Pandas DataFrame mutability

Question

I am pretty new to Panda's Dataframe and it would be highly appreciated if someone can briefly discuss about the mutability of DataFrame to me with the following example:

d1=pd.date_range('1/1/2016',periods=10,freq='w')
col1=['open','high','low','close']
list1=np.random.rand(10,4)
df1=pd.DataFrame(list1,d1,col1)

To my understanding, currently df1 is a reference to a df object.

If I pass df1 or slicing of df1 (e.g. df1.iloc[2:3,1:2]) as an input to a new df, (e.g. df2=pd.DataFrame(df1)), does df2 return a new instance of dataframe or it is still referring to df1 that makes df1 exposed to df2?

Also any other point that I should pay attention to regarding mutability of DataFrame will be very much appreciated.

Answer 1

This:

df2 = pd.DataFrame(df1)

Constructs a new DataFrame.

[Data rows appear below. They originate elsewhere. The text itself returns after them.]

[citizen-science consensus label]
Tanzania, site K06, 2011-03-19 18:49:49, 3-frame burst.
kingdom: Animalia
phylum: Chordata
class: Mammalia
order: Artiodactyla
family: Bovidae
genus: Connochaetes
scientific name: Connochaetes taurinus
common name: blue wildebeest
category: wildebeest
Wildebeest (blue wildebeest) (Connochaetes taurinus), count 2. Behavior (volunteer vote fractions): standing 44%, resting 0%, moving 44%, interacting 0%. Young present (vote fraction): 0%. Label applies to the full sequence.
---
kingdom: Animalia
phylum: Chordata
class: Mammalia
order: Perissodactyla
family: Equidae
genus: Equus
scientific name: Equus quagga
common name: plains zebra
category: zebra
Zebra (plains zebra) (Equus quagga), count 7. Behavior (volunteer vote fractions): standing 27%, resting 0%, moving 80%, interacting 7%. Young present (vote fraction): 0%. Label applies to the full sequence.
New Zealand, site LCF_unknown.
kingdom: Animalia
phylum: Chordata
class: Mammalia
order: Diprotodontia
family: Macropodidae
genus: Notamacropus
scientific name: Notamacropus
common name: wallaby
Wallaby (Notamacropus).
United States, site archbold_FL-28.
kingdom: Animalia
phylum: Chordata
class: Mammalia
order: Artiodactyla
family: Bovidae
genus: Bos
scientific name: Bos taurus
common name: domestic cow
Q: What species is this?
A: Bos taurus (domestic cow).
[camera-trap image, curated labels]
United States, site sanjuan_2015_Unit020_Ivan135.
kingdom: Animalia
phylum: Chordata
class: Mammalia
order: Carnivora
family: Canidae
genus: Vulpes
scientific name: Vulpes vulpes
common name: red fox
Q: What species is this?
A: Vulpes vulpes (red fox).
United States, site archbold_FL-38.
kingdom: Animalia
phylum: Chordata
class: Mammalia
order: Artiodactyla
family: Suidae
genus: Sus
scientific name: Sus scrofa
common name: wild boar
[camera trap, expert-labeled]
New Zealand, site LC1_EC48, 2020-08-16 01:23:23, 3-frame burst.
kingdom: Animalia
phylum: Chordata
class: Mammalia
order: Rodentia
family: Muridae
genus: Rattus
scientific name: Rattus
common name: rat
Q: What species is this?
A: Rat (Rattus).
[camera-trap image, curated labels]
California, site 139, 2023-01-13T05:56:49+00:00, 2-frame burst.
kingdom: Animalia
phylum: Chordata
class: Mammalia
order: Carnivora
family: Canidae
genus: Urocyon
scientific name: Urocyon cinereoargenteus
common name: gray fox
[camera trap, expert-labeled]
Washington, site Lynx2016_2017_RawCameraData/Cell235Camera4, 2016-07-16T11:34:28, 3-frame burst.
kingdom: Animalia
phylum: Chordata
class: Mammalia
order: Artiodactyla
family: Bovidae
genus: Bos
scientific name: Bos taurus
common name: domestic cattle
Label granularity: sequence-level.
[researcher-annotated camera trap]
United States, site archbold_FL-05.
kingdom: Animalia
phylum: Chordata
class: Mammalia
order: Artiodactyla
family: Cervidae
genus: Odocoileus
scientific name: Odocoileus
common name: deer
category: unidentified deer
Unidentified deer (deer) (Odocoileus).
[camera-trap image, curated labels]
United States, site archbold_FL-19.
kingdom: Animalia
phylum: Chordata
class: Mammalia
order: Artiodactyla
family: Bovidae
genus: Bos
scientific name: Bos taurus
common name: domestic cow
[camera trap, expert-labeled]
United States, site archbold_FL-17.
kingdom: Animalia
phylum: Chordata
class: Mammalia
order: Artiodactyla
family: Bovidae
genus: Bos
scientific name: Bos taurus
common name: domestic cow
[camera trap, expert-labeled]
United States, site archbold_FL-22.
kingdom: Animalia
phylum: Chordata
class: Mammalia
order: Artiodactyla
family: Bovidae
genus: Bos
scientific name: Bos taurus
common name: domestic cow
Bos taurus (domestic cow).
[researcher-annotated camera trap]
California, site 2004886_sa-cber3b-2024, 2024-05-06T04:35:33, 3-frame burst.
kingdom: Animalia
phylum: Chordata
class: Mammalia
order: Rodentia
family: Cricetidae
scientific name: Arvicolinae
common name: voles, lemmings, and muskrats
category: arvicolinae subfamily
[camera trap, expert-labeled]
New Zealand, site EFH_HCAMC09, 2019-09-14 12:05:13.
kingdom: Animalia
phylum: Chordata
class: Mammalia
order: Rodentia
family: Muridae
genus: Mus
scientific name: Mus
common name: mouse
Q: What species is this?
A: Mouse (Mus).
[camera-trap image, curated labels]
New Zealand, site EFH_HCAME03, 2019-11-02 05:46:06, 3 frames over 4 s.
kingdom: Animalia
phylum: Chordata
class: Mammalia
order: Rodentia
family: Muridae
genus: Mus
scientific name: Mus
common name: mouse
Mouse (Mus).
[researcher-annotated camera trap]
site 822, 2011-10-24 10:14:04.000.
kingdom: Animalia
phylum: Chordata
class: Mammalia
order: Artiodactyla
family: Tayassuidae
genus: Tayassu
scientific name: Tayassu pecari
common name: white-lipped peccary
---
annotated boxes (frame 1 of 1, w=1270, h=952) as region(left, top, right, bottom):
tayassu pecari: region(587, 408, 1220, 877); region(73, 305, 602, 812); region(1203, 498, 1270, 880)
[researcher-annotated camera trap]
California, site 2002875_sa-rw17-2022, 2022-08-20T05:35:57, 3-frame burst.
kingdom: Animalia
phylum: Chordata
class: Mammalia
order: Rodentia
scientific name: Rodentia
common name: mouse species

There is a copy parameter whose default argument is False. According to the documentation, it means:

> Copy data from inputs. Only affects DataFrame / 2d ndarray input

So data will be shared between df2 and df1 by default. If you want there to be no sharing, but rather a complete copy, do this:

df2 = pd.DataFrame(df1, copy=True)

Or more concisely and idiomatically:

df2 = df1.copy()

If you do this:

df2 = df1.iloc[2:3,1:2].copy()

You will again get an independent copy. But if you do this:

df2 = pd.DataFrame(df1.iloc[2:3,1:2])

It will probably share the data, but this style is pretty unclear if you intend to modify df, so I suggest not writing such code. Instead, if you want no copy, just say this:

df2 = df1.iloc[2:3,1:2]

In summary: if you want a reference to existing data, do not call pd.DataFrame() or any other method at all. If you want an independent copy, call .copy().